NIU's announcement Thursday new "test-blind" policy will begin with students applying for Fall 2021 courses, according to a news release, meaning that any high school graduate who applies to NIU with a cumulative GPA of 3.0 or higher will be guaranteed admission regardless of their SAT or ACT scores.
"This new policy comes from our deep commitment to making a college education both accessible and equitable for a broad and diverse student population," said NIU President Lisa Freeman in the news release. "It reflects our efforts campus-wide to eliminate unnecessary and biased barriers throughout a student's educational path."
The announcement comes as NIU enters into the spring 2020 semester after closing out the first semester of its lowest fall enrollment in 50 years.
Per the new policy, all freshman applicants will also automatically be considered for NIU Merit Scholarships based on their GPA, which also includes the University Honors Program, which used to require students to submit standardized test scores.
National higher education students and data collected by NIU show a student's high school GPA is a better indicator of future academic success than performance on an ACT or SAT, the release states.
"Once we know a high school student's GPA, one standardized test score is irrelevant," said NIU Executive Vice President and Provost Beth Ingram in the release.
For student applicants with a high school GPA of 3.0 or below, they'll still be considered for NIU based on what university administrators say is a "holistic review" of their application, which will consider other facts such as academic preparation and performance, motivation, resilience and resourcefulness.
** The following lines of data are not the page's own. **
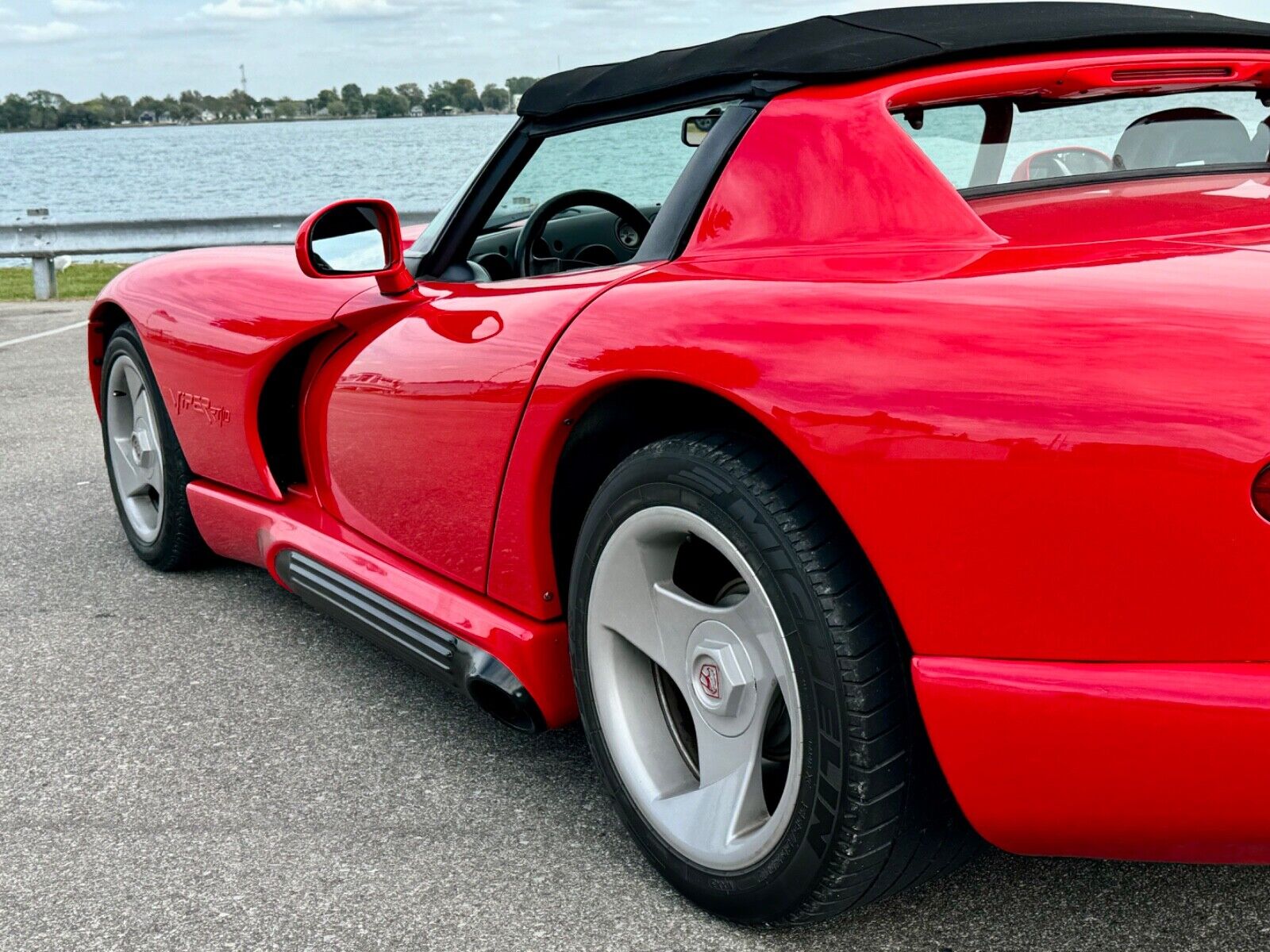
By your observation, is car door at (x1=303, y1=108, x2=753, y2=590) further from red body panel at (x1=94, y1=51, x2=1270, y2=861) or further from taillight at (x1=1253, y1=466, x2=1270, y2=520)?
taillight at (x1=1253, y1=466, x2=1270, y2=520)

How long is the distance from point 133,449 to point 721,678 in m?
2.59

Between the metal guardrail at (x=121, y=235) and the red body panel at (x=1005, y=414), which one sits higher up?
the red body panel at (x=1005, y=414)

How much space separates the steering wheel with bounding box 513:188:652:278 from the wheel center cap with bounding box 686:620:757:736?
3.59 feet

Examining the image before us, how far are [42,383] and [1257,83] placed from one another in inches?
256

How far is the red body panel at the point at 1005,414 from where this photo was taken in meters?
1.42

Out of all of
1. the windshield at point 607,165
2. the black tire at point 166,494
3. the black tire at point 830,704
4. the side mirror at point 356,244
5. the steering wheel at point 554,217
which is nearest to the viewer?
the black tire at point 830,704

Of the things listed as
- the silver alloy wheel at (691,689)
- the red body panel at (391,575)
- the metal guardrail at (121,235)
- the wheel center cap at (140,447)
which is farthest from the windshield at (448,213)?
the metal guardrail at (121,235)

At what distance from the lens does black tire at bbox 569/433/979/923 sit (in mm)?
1664

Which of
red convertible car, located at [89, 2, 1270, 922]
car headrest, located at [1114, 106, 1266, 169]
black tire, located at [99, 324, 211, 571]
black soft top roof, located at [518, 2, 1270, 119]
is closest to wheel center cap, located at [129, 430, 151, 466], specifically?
black tire, located at [99, 324, 211, 571]

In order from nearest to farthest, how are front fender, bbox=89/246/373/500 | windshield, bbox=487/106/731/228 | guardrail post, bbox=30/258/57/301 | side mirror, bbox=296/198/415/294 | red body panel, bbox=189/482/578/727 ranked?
1. red body panel, bbox=189/482/578/727
2. windshield, bbox=487/106/731/228
3. side mirror, bbox=296/198/415/294
4. front fender, bbox=89/246/373/500
5. guardrail post, bbox=30/258/57/301

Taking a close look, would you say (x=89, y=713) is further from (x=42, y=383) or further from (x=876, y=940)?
(x=42, y=383)

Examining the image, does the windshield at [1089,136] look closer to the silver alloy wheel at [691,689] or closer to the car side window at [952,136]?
the car side window at [952,136]

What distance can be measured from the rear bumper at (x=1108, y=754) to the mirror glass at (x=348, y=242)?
5.32ft

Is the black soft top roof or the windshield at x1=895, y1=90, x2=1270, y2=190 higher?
the black soft top roof
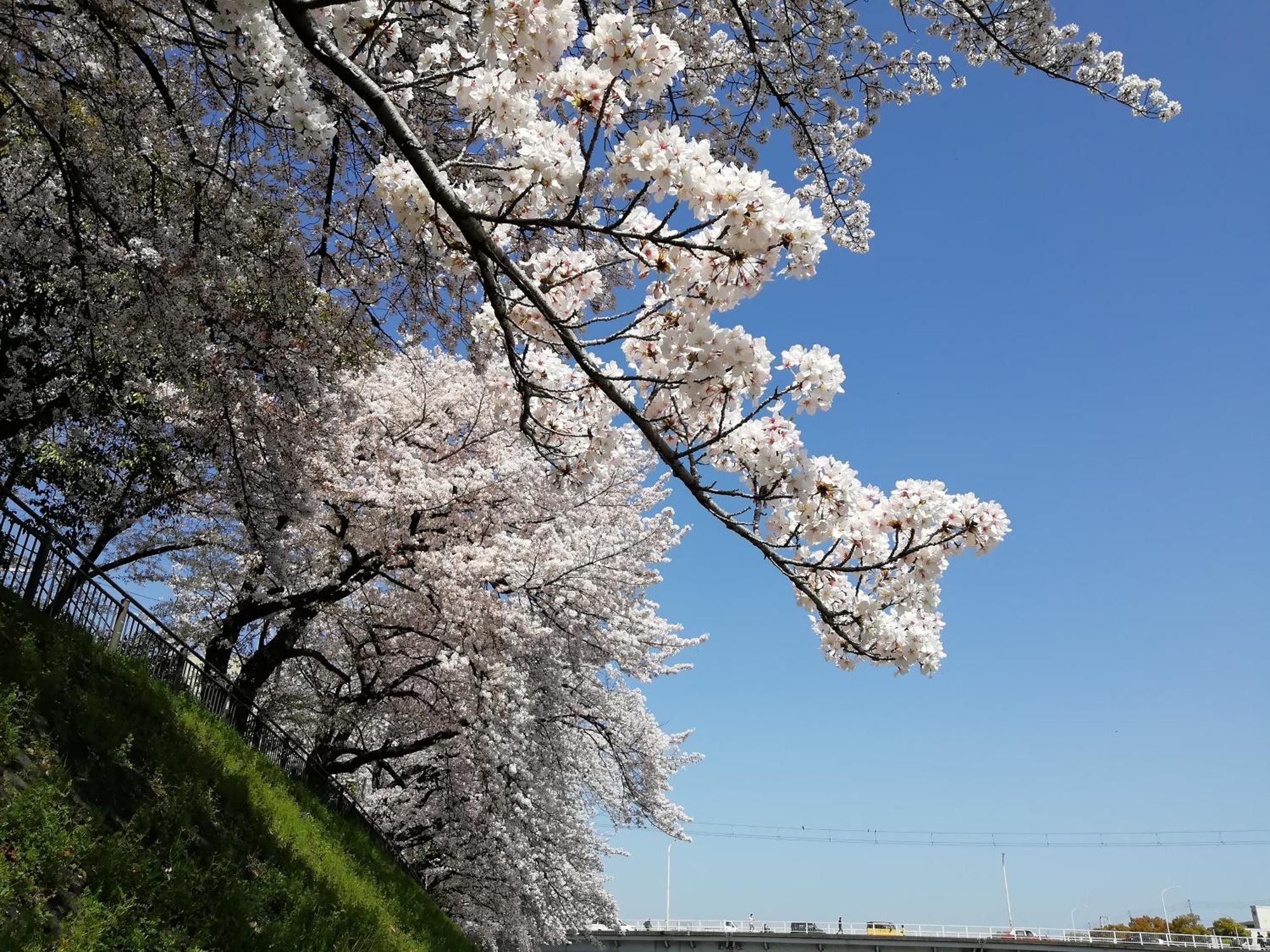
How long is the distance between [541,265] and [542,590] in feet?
30.0

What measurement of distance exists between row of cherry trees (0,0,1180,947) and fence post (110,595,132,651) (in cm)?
164

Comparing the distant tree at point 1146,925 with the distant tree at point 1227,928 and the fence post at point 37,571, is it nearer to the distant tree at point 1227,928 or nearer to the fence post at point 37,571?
the distant tree at point 1227,928

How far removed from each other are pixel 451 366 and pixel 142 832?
11365 millimetres

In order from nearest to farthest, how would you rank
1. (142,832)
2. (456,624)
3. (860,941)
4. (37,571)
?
(142,832)
(37,571)
(456,624)
(860,941)

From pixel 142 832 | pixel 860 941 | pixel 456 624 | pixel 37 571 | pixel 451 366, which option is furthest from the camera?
pixel 860 941

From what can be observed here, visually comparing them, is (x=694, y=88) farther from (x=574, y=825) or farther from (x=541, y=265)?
(x=574, y=825)

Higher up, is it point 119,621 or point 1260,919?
point 119,621

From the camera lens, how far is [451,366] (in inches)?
661

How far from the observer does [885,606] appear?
15.3 ft

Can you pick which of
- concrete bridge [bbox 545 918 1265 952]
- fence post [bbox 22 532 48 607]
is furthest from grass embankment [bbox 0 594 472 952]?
concrete bridge [bbox 545 918 1265 952]

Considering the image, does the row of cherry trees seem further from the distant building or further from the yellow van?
the distant building

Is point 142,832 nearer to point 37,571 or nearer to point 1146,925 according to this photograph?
point 37,571

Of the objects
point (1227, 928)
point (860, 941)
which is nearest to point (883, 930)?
point (860, 941)

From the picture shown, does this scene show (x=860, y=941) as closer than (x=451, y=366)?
No
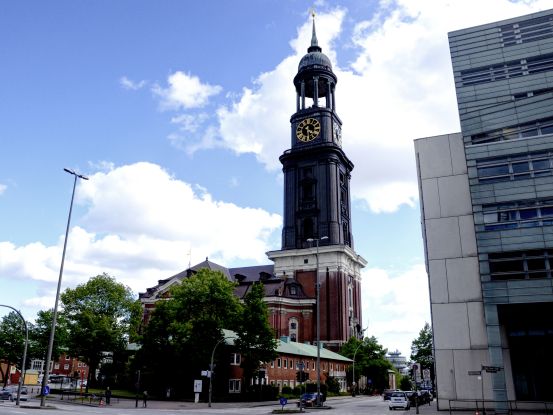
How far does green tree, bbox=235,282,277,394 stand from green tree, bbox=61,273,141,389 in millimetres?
16632

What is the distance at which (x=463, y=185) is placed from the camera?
40781 millimetres

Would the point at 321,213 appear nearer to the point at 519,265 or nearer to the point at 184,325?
the point at 184,325

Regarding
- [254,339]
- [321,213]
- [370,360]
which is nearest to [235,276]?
[321,213]

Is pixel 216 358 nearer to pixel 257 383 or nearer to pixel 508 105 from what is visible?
pixel 257 383

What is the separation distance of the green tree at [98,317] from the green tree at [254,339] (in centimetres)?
1663

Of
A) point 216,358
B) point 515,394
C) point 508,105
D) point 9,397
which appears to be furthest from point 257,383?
point 508,105

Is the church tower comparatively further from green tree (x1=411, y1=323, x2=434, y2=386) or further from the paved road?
the paved road

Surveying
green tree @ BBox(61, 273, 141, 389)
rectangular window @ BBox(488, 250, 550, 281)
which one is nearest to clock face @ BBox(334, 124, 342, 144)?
green tree @ BBox(61, 273, 141, 389)

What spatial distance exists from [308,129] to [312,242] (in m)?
23.0

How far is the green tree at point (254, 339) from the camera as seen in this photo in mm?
50000

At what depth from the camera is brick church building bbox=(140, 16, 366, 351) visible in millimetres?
86688

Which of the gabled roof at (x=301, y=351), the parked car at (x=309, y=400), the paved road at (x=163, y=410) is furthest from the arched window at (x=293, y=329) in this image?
Result: the paved road at (x=163, y=410)

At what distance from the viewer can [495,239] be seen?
36562 millimetres

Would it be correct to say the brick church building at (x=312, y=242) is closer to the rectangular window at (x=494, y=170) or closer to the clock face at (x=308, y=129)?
the clock face at (x=308, y=129)
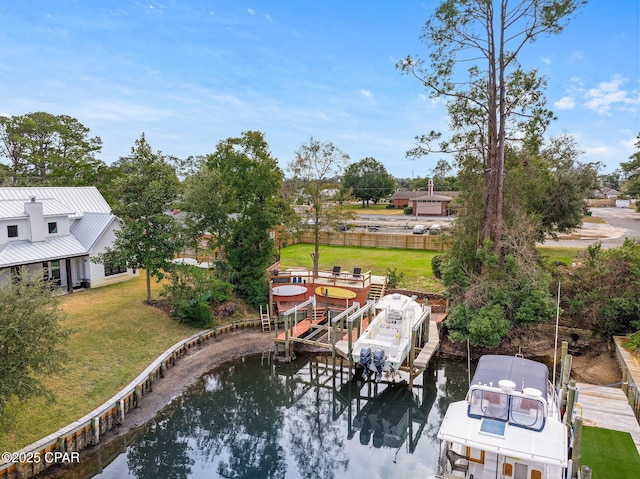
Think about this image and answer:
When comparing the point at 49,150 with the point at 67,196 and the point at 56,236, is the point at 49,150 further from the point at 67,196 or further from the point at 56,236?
the point at 56,236

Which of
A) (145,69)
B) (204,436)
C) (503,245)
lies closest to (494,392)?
(204,436)

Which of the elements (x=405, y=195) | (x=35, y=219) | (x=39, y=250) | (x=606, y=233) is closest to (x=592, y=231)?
(x=606, y=233)

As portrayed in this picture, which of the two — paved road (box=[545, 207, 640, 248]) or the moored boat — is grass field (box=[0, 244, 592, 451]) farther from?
the moored boat

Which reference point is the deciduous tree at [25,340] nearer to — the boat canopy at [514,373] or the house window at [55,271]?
the boat canopy at [514,373]

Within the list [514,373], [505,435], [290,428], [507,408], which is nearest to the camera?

"This now allows us, much earlier in the process, to really get to know students on a more personal level," said Sol Jensen, vice president for enrollment manager, marketing and communications.
Removing standardized test scores from a college application will empower disadvantaged students without the means or resources to prepare for tests, administrators said, since standardized test scores more often reflect a student's socioeconomic background than their academic abilities.
Costs associated with the SAT and ACT are often more inaccessible for minority or low-income students, the release states, and students with disabilities.